Intelligent Pothole Detection

We held our breath as we made the left turn onto Neville Street, just minutes away from Carnegie Mellon University. A collective silence filled the car, and the only thing you could hear was the high-pitched hum of the Prius engine. Four month’s work would be tested in the next few seconds, as we drove over a brutal stretch of potholes. Our eyes were fixated on the iPhone mounted on the windshield of the car, which would (hopefully) alert us if it detected a pothole. As we drove over the line of potholes, the car shook violently.

And sure enough, within a second, the iPhone app sounded its pothole alarm. The three of us exploded in celebration. We had built an intelligent system for road condition assessment.

From Frustration to Inspiration

Umang’s tire after the incident

On a daily basis, average Americans don’t think much about potholes. We have grown accustomed to avoiding them and are slightly annoyed when we mistakenly run over them. That changed for us when one of our team members, Umang, was driving home for summer break from Pittsburgh to New Jersey. It was a scorching 90 degrees. The PA Turnpike’s tar was even hotter. With cars whizzing down the highway at 80+ miles per hour, any road deformity was sure to be dangerous. When Umang ran over a cavernous pothole in the middle lane of the freeway, the car’s tire burst due to impact, speed, and road surface temperature. Thankfully, everyone inside the car was okay.
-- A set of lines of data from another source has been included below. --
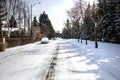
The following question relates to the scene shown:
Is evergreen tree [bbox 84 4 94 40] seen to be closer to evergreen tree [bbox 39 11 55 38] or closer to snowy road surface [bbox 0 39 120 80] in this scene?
snowy road surface [bbox 0 39 120 80]

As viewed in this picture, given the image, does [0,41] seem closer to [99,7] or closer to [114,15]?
[114,15]

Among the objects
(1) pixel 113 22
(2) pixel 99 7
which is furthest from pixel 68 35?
(1) pixel 113 22

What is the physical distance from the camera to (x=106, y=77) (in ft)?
39.0

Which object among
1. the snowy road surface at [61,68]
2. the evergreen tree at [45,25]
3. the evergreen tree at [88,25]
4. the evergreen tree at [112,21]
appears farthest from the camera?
the evergreen tree at [45,25]

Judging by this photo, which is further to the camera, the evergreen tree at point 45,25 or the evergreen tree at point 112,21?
the evergreen tree at point 45,25

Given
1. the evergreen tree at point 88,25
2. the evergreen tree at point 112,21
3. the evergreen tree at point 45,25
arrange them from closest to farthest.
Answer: the evergreen tree at point 112,21
the evergreen tree at point 88,25
the evergreen tree at point 45,25

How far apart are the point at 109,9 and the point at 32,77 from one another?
1474 inches

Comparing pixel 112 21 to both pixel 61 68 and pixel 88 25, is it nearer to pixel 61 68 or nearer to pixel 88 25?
pixel 61 68

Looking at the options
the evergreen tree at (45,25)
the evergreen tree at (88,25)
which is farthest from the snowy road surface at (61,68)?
the evergreen tree at (45,25)

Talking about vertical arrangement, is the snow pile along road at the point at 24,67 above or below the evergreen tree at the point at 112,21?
below

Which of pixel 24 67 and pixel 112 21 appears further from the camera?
pixel 112 21

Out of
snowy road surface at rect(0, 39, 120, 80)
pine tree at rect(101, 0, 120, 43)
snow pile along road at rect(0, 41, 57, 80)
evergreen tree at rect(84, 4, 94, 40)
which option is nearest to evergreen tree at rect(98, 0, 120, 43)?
pine tree at rect(101, 0, 120, 43)

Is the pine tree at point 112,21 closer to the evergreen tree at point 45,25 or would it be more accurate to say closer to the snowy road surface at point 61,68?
the snowy road surface at point 61,68

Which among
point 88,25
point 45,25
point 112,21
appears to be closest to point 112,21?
point 112,21
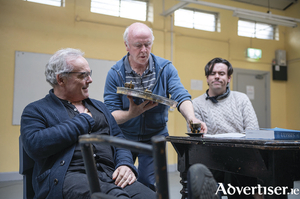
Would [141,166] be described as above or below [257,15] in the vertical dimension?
below

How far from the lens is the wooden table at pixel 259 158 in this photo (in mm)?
1093

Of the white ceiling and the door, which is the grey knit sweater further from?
the white ceiling

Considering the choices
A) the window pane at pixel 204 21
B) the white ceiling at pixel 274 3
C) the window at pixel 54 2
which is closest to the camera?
the window at pixel 54 2

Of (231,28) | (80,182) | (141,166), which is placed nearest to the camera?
(80,182)

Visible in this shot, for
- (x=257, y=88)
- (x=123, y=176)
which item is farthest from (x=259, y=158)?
(x=257, y=88)


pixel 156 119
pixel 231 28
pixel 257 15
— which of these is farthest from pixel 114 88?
pixel 231 28

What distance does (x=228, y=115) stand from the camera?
2576mm

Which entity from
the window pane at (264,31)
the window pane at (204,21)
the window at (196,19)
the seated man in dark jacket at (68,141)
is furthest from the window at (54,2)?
the window pane at (264,31)

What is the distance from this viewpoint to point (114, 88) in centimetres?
225

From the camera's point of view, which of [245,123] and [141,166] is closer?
[141,166]

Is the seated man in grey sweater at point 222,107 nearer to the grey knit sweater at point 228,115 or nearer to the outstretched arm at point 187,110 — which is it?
the grey knit sweater at point 228,115

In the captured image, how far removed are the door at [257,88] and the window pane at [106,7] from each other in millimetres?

Inspired by this incident, we got together and looked further into the matter. We realized that poor road conditions are more than just a public nuisance; they cause discomfort to passengers, as well as damage to vehicles and tragic accidents. In the U.S., road-related conditions account for 22,000 of the 42,000 traffic fatalities each year. Besides this tragic cost to human life, damage to vehicles from potholes costs Americans $3 billion a year to fix.

We endure and complain about bad roads all the time, but have no way to detect or report them at scale. Meanwhile, civic authorities are not always aware of present road conditions, and road repairs happen infrequently. As a result, we, as citizens, are left helpless.

Rather than complaining any further, we took matters into our own hands. As a data science research project advised by Professor Zico Kolter, we decided to build a solution: a scalable system to detect potholes and assess road conditions in real-time.

Scoping the Problem

Road assessment and repair is a complicated business involving interactions between city residents, public works departments (PWDs), and private contractors. We couldn’t possibly address all the problems in this space, so we decided to focus solely on road quality assessment. If our system could accurately assess road quality and relay that information, PWDs could devote their time and resources into fixing bad roads instead of identifying them.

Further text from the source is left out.